21.99 KB, application/x-zip-compressed
Details
Refined PoC app
20.82 KB, application/x-zip-compressed
Details
Attached file PoC of this bug.
User Agent: Mozilla/5.0 (Windows NT 6.2; WOW64) AppleWebKit/537.36 (KHTML, like Gecko) Chrome/35.0.1916.153 Safari/537.36 Steps to reproduce: 1. Open a https: domain with invalid certificate on an application's iframe mozbrowser. 2. "This Connection is Untrusted" warning page is shown on the iframe, and then, click "Visit site" button. 3. The iframe continues to load resources protected with invalid certificate. Actual results: After above processes, all application's all HTTPS access to the domain are permitted automatically. Expected results: In my understanding, current Firefox OS's architecture allows in-secure HTTPS access only to Browser API. So, all HTTPS request other than Browser API has to be disallowed.

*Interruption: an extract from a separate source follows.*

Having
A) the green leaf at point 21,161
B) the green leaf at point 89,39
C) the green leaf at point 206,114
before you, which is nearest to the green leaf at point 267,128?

As an attack scenario, 1. An attacker make victim to press "Visit site" button from one application's iframe mozbrowser by using click jacking technique (see clickjacking.html in the attachment file). 2. After that, the attacker can steal user's information in system-wide level via malicious proxy or by their fake servers.
Flags: sec-bounty?
Whiteboard: [reporter-external]
I don't completely understand what comment 0 is saying the problem is, but in testing the PoC I see some bad issues with security exceptions. I installed the PoC app. Strangely adding a certificate exception does not work on the pages loaded inside an iframe at all. When I navigated the top level frame (by click the link to "https://selfsigned.jssec.org/cacert.crt") I was then able to click 'visit site' to add a temporary exception. However this exception was not temporary and in fact was still present after a reboot. This is not expected: visit site exceptions should only persist until the b2g process is restarted (until the phone is rebooted). NOTE: it is known that restarting an app does not clear SSL exceptions, but this seems worse than this.
FWIW: When I click "visit site" for other sites in the normal browser app, I can make the temporary exception go away by rebooting. I was not able to do that for the PoC app.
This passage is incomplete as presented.